### SECTION TEXTE
>>
Aucune société humaine n’échappe à ses démons. Dans certaines, l’on croit encore à la sorcellerie, aux envoûtements et autres maléfices dont seraient capables de nombreux individus sur terre. Et le pendant ne peut être que l’encouragement du vol, l’escroquerie, l’abus de confiance, la triche et les traquenards que des escrocs avisés peuvent tendre à leurs potentielles victimes.
Ainsi en est-il de cette jeune fille malienne qui a été grugée par deux prétendus désenvoûteurs comme le rapporte un confrère de L’Essor, journal malien édité à Bamako.
« On a beau prévenir des ruses dont usent les escrocs, il y aura toujours des esprits faibles qui se feront toujours avoir. Les cas d’abus de confiance constituent des infractions prévues et sévèrement punis par les textes. Mais en dépit de toute la rigueur requise en l’espèce, ces infractions ont tendance à se banaliser dans le quotidien de nos compatriotes. La cause ? Rares sont les jours qui passent sans qu’un ou plusieurs cas d’escroquerie ne soient signalés au niveau des différents commissariats de police du District de Bamako.
<<
### TÂCHES À FAIRE
• A. Transcrivez fidèlement les enregistrements depuis la ligne contenant « From where the » jusqu'à la fin des enregistrements, bornes comprises.
• B. Poursuivez l'article sur les escroqueries à Bamako à partir de sa dernière phrase.
L'article et les enregistrements forment deux documents distincts.

### DONNÉES ENREGISTRÉES
>>
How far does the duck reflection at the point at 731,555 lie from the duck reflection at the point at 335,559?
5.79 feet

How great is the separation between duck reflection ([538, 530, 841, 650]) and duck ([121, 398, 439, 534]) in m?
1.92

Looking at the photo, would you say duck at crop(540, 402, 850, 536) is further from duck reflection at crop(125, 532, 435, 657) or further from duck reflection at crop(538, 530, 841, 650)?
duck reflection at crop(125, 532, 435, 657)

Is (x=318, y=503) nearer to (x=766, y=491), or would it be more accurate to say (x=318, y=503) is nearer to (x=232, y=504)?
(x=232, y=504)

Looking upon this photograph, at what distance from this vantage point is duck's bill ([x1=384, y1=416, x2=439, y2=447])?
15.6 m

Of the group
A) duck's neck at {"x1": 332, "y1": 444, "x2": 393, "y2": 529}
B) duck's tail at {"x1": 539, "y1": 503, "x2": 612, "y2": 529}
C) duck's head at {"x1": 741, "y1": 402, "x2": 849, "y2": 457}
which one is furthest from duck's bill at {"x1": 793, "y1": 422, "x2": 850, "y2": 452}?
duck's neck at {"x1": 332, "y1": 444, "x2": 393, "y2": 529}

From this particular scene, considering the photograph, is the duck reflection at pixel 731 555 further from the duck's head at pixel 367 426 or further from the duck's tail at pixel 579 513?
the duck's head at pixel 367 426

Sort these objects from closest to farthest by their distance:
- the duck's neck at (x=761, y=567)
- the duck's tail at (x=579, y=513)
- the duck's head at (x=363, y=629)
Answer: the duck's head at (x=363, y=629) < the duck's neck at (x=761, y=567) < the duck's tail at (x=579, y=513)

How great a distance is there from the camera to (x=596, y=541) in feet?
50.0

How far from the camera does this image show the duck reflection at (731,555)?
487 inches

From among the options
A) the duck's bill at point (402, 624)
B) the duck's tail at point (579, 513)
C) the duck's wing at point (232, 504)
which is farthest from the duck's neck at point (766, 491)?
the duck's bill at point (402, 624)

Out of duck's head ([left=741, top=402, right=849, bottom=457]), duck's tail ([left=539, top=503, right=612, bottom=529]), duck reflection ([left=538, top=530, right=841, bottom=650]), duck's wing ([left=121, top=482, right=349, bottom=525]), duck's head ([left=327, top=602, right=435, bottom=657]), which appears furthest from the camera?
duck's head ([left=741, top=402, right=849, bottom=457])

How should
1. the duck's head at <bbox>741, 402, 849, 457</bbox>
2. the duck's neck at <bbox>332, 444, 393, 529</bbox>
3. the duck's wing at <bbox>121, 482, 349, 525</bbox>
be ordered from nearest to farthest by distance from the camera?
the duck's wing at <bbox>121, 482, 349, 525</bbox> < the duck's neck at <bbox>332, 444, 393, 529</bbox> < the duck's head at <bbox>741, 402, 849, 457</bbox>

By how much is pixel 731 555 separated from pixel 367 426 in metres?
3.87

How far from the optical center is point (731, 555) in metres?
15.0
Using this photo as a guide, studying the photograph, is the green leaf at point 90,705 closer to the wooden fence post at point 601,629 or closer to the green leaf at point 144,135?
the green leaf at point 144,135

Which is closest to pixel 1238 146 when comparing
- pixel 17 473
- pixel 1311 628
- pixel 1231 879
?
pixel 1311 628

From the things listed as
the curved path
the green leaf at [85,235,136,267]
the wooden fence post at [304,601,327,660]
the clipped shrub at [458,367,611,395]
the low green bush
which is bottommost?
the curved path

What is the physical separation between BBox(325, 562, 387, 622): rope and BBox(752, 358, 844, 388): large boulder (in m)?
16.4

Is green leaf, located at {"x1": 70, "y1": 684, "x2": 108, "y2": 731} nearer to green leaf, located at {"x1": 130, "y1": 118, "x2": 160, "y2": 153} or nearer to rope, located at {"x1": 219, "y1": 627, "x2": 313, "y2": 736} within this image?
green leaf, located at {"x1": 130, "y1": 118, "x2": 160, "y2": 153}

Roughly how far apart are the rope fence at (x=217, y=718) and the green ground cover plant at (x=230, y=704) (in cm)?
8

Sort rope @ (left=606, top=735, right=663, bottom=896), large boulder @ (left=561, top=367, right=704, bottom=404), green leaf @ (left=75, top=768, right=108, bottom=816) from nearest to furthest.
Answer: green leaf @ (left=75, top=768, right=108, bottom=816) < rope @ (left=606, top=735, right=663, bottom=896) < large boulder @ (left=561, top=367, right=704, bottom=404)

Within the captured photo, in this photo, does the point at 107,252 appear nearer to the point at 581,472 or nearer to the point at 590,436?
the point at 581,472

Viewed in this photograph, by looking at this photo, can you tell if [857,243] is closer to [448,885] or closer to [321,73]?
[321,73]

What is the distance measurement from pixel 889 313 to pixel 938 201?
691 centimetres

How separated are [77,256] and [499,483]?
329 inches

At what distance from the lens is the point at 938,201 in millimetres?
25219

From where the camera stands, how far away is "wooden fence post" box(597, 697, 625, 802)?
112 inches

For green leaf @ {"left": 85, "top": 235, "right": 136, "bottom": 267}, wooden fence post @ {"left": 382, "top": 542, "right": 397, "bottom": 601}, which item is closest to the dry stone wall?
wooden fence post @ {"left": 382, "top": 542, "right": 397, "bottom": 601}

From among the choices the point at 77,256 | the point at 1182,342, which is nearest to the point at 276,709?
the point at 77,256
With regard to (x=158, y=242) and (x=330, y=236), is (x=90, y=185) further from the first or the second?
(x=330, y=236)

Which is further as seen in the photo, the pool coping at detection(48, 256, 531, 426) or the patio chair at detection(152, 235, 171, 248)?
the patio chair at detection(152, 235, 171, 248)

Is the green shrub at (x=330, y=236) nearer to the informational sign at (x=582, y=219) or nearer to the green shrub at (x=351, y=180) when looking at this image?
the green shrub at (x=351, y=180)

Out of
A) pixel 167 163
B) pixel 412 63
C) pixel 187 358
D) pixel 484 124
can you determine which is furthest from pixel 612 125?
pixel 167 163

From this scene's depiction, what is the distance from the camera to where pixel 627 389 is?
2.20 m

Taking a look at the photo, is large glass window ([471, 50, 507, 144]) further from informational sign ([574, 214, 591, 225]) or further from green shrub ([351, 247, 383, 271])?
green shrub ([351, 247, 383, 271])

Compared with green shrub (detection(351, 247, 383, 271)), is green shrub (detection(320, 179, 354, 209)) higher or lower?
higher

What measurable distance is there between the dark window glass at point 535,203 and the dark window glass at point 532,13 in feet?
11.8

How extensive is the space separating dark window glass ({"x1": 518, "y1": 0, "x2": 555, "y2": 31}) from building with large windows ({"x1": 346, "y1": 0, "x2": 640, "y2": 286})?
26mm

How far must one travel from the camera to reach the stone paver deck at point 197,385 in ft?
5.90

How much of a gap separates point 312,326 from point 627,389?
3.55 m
<<
### RÉPONSES AUX TÂCHES
• A.
From where the camera stands, how far away is "wooden fence post" box(597, 697, 625, 802)?
112 inches

For green leaf @ {"left": 85, "top": 235, "right": 136, "bottom": 267}, wooden fence post @ {"left": 382, "top": 542, "right": 397, "bottom": 601}, which item is closest to the dry stone wall?
wooden fence post @ {"left": 382, "top": 542, "right": 397, "bottom": 601}

From among the choices the point at 77,256 | the point at 1182,342, which is nearest to the point at 276,709?
the point at 77,256
With regard to (x=158, y=242) and (x=330, y=236), is (x=90, y=185) further from the first or the second?
(x=330, y=236)

Which is further as seen in the photo, the pool coping at detection(48, 256, 531, 426) or the patio chair at detection(152, 235, 171, 248)?
the patio chair at detection(152, 235, 171, 248)

Is the green shrub at (x=330, y=236) nearer to the informational sign at (x=582, y=219) or nearer to the green shrub at (x=351, y=180) when looking at this image?
the green shrub at (x=351, y=180)

Out of
A) pixel 167 163
B) pixel 412 63
C) pixel 187 358
D) pixel 484 124
can you determine which is furthest from pixel 612 125?
pixel 167 163

From this scene's depiction, what is the distance from the camera to where pixel 627 389 is?
2.20 m

Taking a look at the photo, is large glass window ([471, 50, 507, 144]) further from informational sign ([574, 214, 591, 225]) or further from green shrub ([351, 247, 383, 271])?
green shrub ([351, 247, 383, 271])

Compared with green shrub (detection(351, 247, 383, 271)), is green shrub (detection(320, 179, 354, 209)) higher or lower?
higher

What measurable distance is there between the dark window glass at point 535,203 and the dark window glass at point 532,13 in feet?
11.8

How extensive is the space separating dark window glass ({"x1": 518, "y1": 0, "x2": 555, "y2": 31}) from building with large windows ({"x1": 346, "y1": 0, "x2": 640, "y2": 286})?
26mm

How far must one travel from the camera to reach the stone paver deck at point 197,385 in ft?
5.90

How much of a gap separates point 312,326 from point 627,389?
3.55 m

• B.
Dans la plupart des cas rapportés çà et là, ce sont nos sœurs, filles et/ou tantes qui en sont les victimes potentielles. Généralement, elles tombent facilement sous la fausse apparence de leurs bourreaux qui parviennent à les gruger sans grande difficulté. Malheureusement, les pauvres ne se rendent compte de la réalité des faits que bien trop tard. Le mal étant déjà fait, les victimes n’ont que leurs yeux pour pleurer. Le cas de A. K., notre héroïne du jour illustre jusqu’à quel point certaines victimes se font facilement gruger par ces bandits de grand chemin.
Erreur irréparable
C’était la semaine dernière, un après-midi quelque part au quartier hippodrome en Commune II du District de Bamako. Ce jour-là, la jeune fille a quitté le domicile familial pour se rendre au marché du quartier. Pendant qu’elle se dirigeait vers sa destination, elle a été apostrophée par deux inconnus qui lui ont poliment demandé de s’arrêter. Ne se doutant de rien quant aux intentions malveillantes des deux individus, la jeune fille a favorablement répondu à leur demande. Elle ne pouvait rien faire d’autre si ce n’est qu’agir ainsi, car l’un des deux l’avait clairement appelé par son prénom, en plein jour et en pleine rue. Quelques secondes d’étonnement sont vite passées. A. K. s’est approchée de ses interlocuteurs pour écouter ce qu’ils avaient à lui dire. C’était l’erreur à ne pas commettre sous quelque prétexte que ce soit.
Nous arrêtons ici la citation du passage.